Estamos cientes que o período escolhido
marca uma transição importante no país, que deixa de ser colônia para tornar-se
uma nação independente. Essa mudança também acarretou alterações na legislação
penal.
Houve algum tipo de cruzamento entre
as Ordenações Filipinas e o Código Criminal do Império (1830) no que diz
respeito aos enforcamentos, os tipos de pena e outros rituais de suplício? Qual
era a atitude religiosa diante dos enforcamentos? São questões.
O Espaço.
Vamos viajar de Porto Alegre para o
Largo da Forca! A primeira palavra que
apareceu ao buscarmos o Largo da Forca foi Rua da Praia.
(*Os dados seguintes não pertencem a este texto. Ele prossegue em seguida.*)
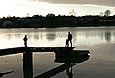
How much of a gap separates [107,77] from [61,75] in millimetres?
3423

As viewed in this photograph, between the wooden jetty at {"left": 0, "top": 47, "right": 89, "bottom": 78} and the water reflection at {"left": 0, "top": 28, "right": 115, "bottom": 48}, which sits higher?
the wooden jetty at {"left": 0, "top": 47, "right": 89, "bottom": 78}

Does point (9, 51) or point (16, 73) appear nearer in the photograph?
point (9, 51)

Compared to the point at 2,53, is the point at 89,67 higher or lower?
lower

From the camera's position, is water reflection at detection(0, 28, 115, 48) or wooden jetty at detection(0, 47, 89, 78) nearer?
wooden jetty at detection(0, 47, 89, 78)

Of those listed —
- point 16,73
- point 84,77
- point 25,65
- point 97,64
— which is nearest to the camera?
point 25,65

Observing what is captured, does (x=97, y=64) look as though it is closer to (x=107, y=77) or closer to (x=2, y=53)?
(x=107, y=77)

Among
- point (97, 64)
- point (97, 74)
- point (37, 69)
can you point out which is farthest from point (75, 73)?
point (97, 64)

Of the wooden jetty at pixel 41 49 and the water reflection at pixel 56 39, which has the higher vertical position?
the wooden jetty at pixel 41 49

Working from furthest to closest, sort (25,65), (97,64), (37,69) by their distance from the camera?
(97,64) → (37,69) → (25,65)

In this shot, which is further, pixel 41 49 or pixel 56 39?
pixel 56 39

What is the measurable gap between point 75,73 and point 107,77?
289 centimetres

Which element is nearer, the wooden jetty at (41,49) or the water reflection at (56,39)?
the wooden jetty at (41,49)

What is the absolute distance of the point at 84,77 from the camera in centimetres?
2406

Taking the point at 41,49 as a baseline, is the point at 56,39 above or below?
below
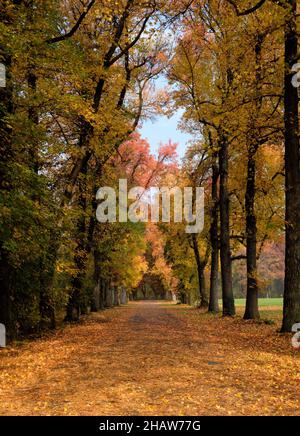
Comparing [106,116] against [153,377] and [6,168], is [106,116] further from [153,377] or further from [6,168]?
[153,377]

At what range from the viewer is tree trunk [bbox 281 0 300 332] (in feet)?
39.4

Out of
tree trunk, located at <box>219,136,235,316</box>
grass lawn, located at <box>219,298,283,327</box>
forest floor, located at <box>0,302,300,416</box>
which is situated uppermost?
tree trunk, located at <box>219,136,235,316</box>

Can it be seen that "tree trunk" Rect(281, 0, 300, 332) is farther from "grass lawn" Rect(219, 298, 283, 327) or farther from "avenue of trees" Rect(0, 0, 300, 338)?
"grass lawn" Rect(219, 298, 283, 327)

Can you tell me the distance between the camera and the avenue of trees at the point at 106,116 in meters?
11.0

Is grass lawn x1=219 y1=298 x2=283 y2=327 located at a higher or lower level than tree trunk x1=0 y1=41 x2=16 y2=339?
lower

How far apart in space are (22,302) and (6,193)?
583cm

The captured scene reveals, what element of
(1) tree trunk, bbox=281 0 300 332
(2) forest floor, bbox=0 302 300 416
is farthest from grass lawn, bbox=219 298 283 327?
(2) forest floor, bbox=0 302 300 416

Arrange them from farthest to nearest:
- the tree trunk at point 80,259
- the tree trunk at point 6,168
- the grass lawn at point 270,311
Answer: the grass lawn at point 270,311 < the tree trunk at point 80,259 < the tree trunk at point 6,168

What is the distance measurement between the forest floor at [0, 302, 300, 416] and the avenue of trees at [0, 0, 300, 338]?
2538 mm

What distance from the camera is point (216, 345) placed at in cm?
1140

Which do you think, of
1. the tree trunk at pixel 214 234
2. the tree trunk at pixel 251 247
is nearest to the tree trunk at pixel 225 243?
the tree trunk at pixel 251 247

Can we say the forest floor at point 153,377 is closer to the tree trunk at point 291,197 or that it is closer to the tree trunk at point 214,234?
the tree trunk at point 291,197

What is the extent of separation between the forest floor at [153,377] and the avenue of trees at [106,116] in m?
2.54

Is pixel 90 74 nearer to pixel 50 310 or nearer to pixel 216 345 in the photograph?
pixel 50 310
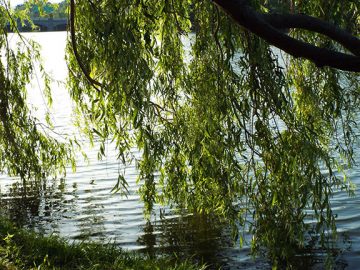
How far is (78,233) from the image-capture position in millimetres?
9281

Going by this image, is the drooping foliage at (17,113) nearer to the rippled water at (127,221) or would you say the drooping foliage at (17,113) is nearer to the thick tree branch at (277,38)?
the rippled water at (127,221)

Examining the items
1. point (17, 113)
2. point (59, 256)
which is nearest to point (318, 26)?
point (59, 256)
Foi ao estudarmos a
história da Rua da Praia que nos deparamos com a praça Brigadeiro Sampaio. Ela
se encontra no começo da rua da Praia, perto da Usina do Gasômetro. Esse espaço
já foi palco de uma feira de alimentação, lugar de brincadeiras de criança.
Atualmente, os moradores de Porto Alegre usam o lugar para fazer churrasco e
outras iguarias. Tenho certeza que a maioria dos visitantes tem ideia de que
ali se realizavam os enforcamentos.
Estudando a história deste lugar nos
deparamos com seu primeiro nome, Largo da Forca. Segundo o historiador Sérgio
da Costa Franco esse espaço fazia parte do Largo do Arsenal e nessa época era
um lugar abandonado. Ele até diz que era um local ermo e abandonado e que ficou
conhecido por ser o local onde era construída a forca. Mas sempre foi local de
enforcamentos?
Aí encontramos a fala de Coruja
Filho, conhecido por dr Sebastião Leão que afirma que o local foi o primeiro
cemitério da cidade. Na pesquisa que realizamos na documentação do Arquivo
Histórico do estado referente ao período em que Borges de Medeiros foi chefe de
polícia foram encontrados ossos do que seriam enterramentos antigos. Então o
espaço teria por primeira função ser um cemitério?
O fato são as imagens que vão se
construindo sobre o local. Todos associados à morte. Outros cronistas também
fazem menção ao local. Este é o caso de
Aquiles Porto Alegre, nascido em 1848 e que diz as seguintes frases sobre o
espaço : tremor na voz, almas de outro mundo, sombra de terror e que era um
local ermo.
Ali tentou-se construir o Mercado
Público. Encontramos projetos. O fato é que estava se transformando de um local
de punição para um Mercado? Cemitério - Enforcamento - lazer
Enforcados.
O que dizer dos enforcados?
Em
1818 a Junta de Justiça instalou-se na capital da província. Quando ela não
existia, os réus eram enviados ao Rio de Janeiro para serem julgados. A
instalação da Junta de Justiça é um fato de extrema relevância para a história
do Poder Judiciário no Rio Grande do Sul. Tal fato agilizou a justiça.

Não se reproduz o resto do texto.